• Exercise directions:
Everything from the line that holds "e[ui[ R[q[ 30*230cm" through the end of the listing below must be retyped word for word, without any pictures.

• Collected material:
=====

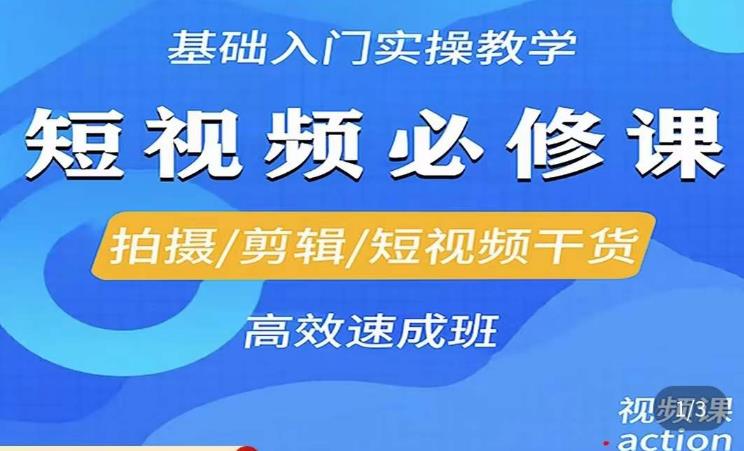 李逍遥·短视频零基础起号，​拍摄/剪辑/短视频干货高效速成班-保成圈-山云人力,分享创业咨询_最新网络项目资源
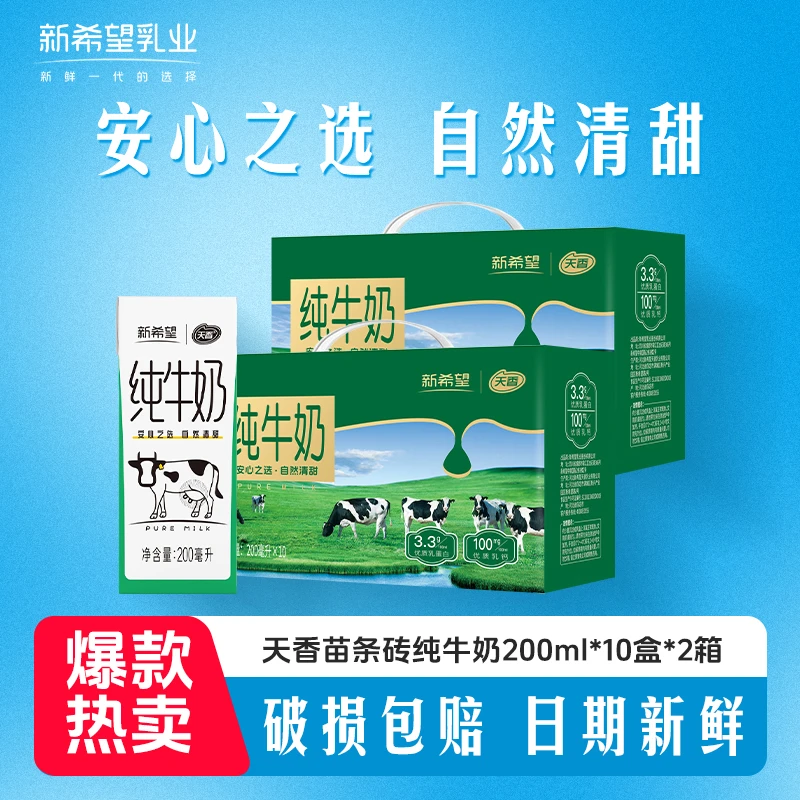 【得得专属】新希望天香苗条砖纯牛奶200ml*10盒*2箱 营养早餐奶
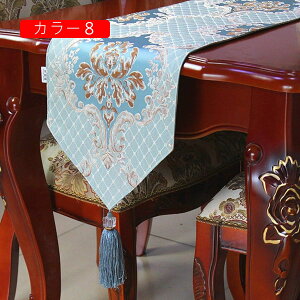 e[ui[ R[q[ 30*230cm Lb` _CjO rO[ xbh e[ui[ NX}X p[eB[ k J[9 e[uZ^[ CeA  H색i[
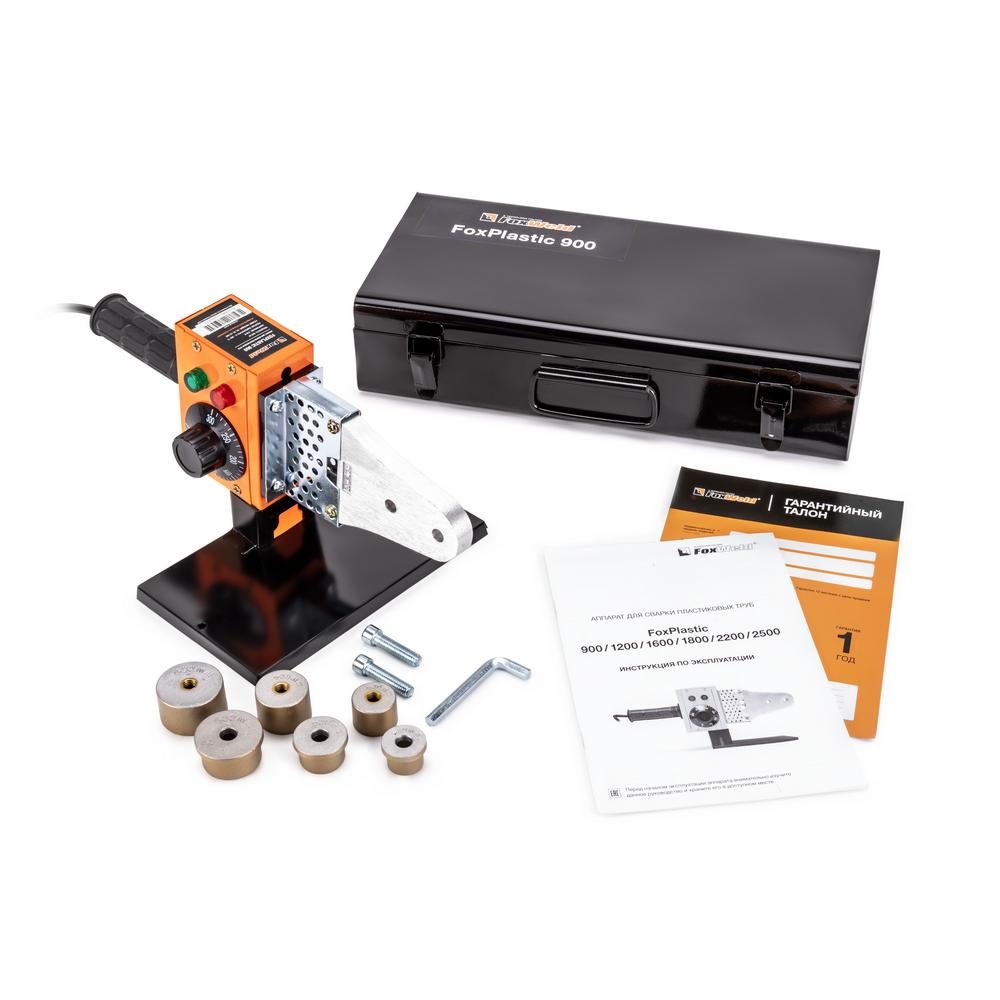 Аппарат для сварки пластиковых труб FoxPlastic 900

=====

• Result:
 e[ui[ R[q[ 30*230cm Lb` _CjO rO[ xbh e[ui[ NX}X p[eB[ k J[9 e[uZ^[ CeA  H색i[
 Аппарат для сварки пластиковых труб FoxPlastic 900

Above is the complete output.